While working with the data protection team at my job I was asked if there was any way to track new datastores being added to a vSphere cluster. When new LUNs are allocated to our vSphere clusters, the data protection team isn’t always made aware ahead of time. Normally this isn’t a big deal, but in our case we have a product that requires access to specified datastores for backups. In order to maintain access to these virtual machines for backup purposes, we need to be notified when new datastores are added.

As I sat and thought about how I could accomplish this task I came up with a couple ideas, but figured a scheduled task with PowerCLI/PowerShell would be the easiest to implement. In this script we will connect to the vCenter server, get all the datastores in the cluster, write a file daily with a date stamp, then compare the current and previous day’s datastore output files and write that to a third file that will only display the new datastores that have been added or the datastores that have been removed.

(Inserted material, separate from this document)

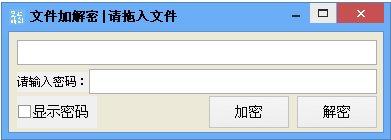 任意文件加解密绿色免费版 v1.0 - 截图1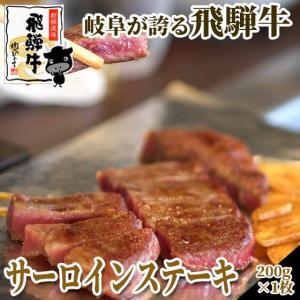 牛肉 和牛 ステーキ 飛騨牛 サーロインステーキ 200g お祝 プチ贅沢 ディナー バレンタイン チョコ以外|nikunohiguchi-yafuu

I’ve broken down the script so I can explain each section making it easy to understand. Before I had any knowledge of PowerShell/PowerCLI, modifying something to fit my environment when I didn’t understand what was happening at each step was time consuming and frustrating.

1. This is where we define the name of the vCenter instance we’ll be connecting to and the name of the cluster we’re interested in.

$vCenter = "LabvCenter.domain.com"
$Cluster = "LabCluster"

2. This is where we define the output location for our datastores and difference file. I chose to drop it into a folder named for the cluster, but that can be removed.

$filePath = "C:\test\" + $Cluster + "\"

3. This is where we connect to vCenter and then immediately wait 15 seconds which can fix issues of commands running before security warnings are displayed

Connect-VIserver $vCenter
Start-Sleep -s 15

4. This will gather all the datastores in the cluster and exclude any datastore that has a name containing “*-local”. The wildcard is important because the local datastores contain “servername + -local” and if the wildcard wasn’t there all of the local datastores would be included because no datastore is named exactly “-local”

$Datastores = Get-Cluster -Name $Cluster | Get-Datastore | Where {$_.Name -notlike "*-local"}

5. I prefer the format of 2 digit month, 2 digit day, 2 digit year. This will get the current date of the system running this script, then convert it to this format of 051415 for example.

$today = (Get-Date).ToString("MMddyy")
$yesterday = (Get-Date).AddDays(-1).ToString("MMddyy")
$2DaysAgo = (Get-Date).AddDays(-2).ToString("MMddyy")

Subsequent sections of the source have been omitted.